2021-05-27 Thread Claire Chang

Regardless of swiotlb setting, the restricted DMA pool is preferred if
available.

The restricted DMA pools provide a basic level of protection against the
DMA overwriting buffer contents at unexpected times. However, to protect
against general data leakage and system memory corruption, the system
needs to provide a way to lock down the memory access, e.g., MPU.

Note that is_dev_swiotlb_force doesn't check if
swiotlb_force == SWIOTLB_FORCE. Otherwise the memory allocation behavior
with default swiotlb will be changed by the following patche
("dma-direct: Allocate memory from restricted DMA pool if available").

Signed-off-by: Claire Chang 
---
 include/linux/swiotlb.h | 13 +
 kernel/dma/direct.c |  3 ++-
 kernel/dma/direct.h |  3 ++-
 kernel/dma/swiotlb.c|  8 
 4 files changed, 21 insertions(+), 6 deletions(-)

diff --git a/include/linux/swiotlb.h b/include/linux/swiotlb.h
index c530c976d18b..0c5a18d9cf89 100644
--- a/include/linux/swiotlb.h
+++ b/include/linux/swiotlb.h
@@ -120,6 +120,15 @@ static inline bool is_swiotlb_buffer(struct device *dev, 
phys_addr_t paddr)
return mem && paddr >= mem->start && paddr < mem->end;
 }
 
+static inline bool is_dev_swiotlb_force(struct device *dev)
+{
+#ifdef CONFIG_DMA_RESTRICTED_POOL
+   if (dev->dma_io_tlb_mem)
+   return true;
+#endif /* CONFIG_DMA_RESTRICTED_POOL */
+   return false;
+}
+
 void __init swiotlb_exit(void);
 unsigned int swiotlb_max_segment(void);
 size_t swiotlb_max_mapping_size(struct device *dev);
@@ -131,6 +140,10 @@ static inline bool is_swiotlb_buffer(struct device *dev, 
phys_addr_t paddr)

**DATA PROVIDED**
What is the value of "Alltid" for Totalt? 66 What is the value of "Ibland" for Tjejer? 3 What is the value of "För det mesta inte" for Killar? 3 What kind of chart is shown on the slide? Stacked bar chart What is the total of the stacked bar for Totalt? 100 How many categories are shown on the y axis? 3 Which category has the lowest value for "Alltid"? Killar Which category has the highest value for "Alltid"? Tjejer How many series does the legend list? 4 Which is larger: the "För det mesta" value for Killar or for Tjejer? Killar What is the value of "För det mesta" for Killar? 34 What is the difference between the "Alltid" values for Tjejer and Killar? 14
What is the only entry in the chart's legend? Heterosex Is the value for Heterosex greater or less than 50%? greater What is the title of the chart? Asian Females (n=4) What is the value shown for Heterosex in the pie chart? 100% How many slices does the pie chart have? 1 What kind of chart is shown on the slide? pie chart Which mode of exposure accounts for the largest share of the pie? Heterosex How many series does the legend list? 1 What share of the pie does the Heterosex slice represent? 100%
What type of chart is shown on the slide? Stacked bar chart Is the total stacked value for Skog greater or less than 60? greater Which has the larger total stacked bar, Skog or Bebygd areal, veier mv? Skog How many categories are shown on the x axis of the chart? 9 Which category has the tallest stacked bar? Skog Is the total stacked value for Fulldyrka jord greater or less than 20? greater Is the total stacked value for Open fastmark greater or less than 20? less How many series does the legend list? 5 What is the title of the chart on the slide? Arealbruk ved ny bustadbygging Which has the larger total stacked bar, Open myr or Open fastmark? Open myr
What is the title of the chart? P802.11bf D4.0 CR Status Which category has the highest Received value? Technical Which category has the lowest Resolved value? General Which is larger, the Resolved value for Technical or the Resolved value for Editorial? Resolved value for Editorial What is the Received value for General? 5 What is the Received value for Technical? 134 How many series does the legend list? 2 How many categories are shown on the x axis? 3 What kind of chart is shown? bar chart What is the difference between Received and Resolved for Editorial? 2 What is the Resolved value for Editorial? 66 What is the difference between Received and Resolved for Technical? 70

**JOB**
Please reproduce the restricted DMA pool patch above word for word, from "diff --git a/include/linux/swiotlb.h" to "is_dev_swiotlb_force(struct device *dev)".

**TASK ANSWER**
diff --git a/include/linux/swiotlb.h b/include/linux/swiotlb.h
index c530c976d18b..0c5a18d9cf89 100644
--- a/include/linux/swiotlb.h
+++ b/include/linux/swiotlb.h
@@ -120,6 +120,15 @@ static inline bool is_swiotlb_buffer(struct device *dev, 
phys_addr_t paddr)
return mem && paddr >= mem->start && paddr < mem->end;
 }
 
+static inline bool is_dev_swiotlb_force(struct device *dev)